• **Stated exercise**: Reproduce each of the items below word for word, leaving the pictures out of your answer.

====

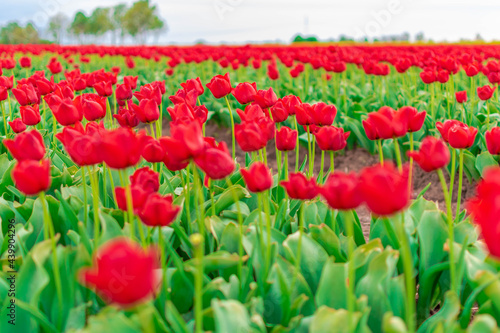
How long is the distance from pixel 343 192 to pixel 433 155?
1.35ft

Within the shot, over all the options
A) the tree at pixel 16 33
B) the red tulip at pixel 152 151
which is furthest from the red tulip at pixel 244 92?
the tree at pixel 16 33

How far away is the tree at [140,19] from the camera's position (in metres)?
65.4

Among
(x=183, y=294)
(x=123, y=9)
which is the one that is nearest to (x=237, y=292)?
(x=183, y=294)

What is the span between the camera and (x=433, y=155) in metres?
1.43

====

• **Exercise answer**:
How long is the distance from pixel 343 192 to pixel 433 155?
1.35ft

Within the shot, over all the options
A) the tree at pixel 16 33
B) the red tulip at pixel 152 151
which is furthest from the red tulip at pixel 244 92?
the tree at pixel 16 33

How far away is the tree at [140,19] from the camera's position (in metres)?
65.4

Among
(x=183, y=294)
(x=123, y=9)
which is the one that is nearest to (x=237, y=292)?
(x=183, y=294)

What is the span between the camera and (x=433, y=155) in metres?
1.43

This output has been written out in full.